**Written request:**
All lines from the line containing "As seen in this" up to and including the last line of the listing below should be echoed exactly; no other lines belong in the response.

**Record list:**
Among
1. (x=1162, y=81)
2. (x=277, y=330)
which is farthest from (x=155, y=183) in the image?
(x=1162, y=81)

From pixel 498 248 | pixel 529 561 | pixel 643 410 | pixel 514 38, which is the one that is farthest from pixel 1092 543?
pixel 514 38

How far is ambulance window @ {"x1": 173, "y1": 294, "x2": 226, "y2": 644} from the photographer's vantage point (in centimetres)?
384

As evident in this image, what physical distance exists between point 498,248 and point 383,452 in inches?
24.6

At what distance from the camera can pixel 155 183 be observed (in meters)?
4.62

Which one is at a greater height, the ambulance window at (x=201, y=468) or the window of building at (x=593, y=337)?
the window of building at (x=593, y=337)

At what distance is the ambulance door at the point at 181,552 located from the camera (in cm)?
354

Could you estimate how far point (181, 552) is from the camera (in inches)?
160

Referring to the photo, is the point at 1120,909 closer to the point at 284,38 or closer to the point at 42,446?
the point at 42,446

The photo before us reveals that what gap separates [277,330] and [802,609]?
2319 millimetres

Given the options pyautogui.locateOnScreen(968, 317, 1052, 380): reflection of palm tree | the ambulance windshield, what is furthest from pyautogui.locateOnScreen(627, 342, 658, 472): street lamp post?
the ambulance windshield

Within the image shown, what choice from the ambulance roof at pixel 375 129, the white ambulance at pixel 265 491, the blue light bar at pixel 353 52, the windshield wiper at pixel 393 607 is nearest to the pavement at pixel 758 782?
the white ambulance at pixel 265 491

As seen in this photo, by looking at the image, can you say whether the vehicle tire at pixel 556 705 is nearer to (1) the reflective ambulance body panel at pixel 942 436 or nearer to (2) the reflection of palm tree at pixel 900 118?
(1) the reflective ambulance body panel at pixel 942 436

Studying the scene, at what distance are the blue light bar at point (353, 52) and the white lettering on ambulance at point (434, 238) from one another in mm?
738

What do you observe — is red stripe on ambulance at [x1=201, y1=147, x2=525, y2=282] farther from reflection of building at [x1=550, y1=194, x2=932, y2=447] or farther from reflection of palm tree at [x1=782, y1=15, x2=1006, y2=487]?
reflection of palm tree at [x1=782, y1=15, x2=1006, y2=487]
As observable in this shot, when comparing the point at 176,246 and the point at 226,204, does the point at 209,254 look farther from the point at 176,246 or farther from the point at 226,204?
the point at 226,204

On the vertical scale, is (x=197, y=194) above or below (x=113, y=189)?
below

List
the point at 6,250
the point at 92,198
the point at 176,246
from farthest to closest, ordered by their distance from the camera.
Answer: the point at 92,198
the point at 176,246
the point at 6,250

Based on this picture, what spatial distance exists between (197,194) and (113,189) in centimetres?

**Result for this task:**
As seen in this photo, by looking at the image, can you say whether the vehicle tire at pixel 556 705 is nearer to (1) the reflective ambulance body panel at pixel 942 436 or nearer to (2) the reflection of palm tree at pixel 900 118?
(1) the reflective ambulance body panel at pixel 942 436

Studying the scene, at what distance are the blue light bar at point (353, 52) and the white lettering on ambulance at point (434, 238) from one another in mm?
738

What do you observe — is red stripe on ambulance at [x1=201, y1=147, x2=525, y2=282] farther from reflection of building at [x1=550, y1=194, x2=932, y2=447] or farther from reflection of palm tree at [x1=782, y1=15, x2=1006, y2=487]?
reflection of palm tree at [x1=782, y1=15, x2=1006, y2=487]
As observable in this shot, when comparing the point at 176,246 and the point at 226,204, does the point at 209,254 look farther from the point at 176,246 or farther from the point at 226,204?
the point at 226,204

On the vertical scale, is (x=197, y=194) above or below (x=113, y=189)?
below

List
the point at 6,250
the point at 92,198
the point at 176,246
from farthest to closest, ordered by their distance from the camera.
Answer: the point at 92,198
the point at 176,246
the point at 6,250

Based on this picture, what spatial distance exists between (197,194) and (113,189) in centimetres?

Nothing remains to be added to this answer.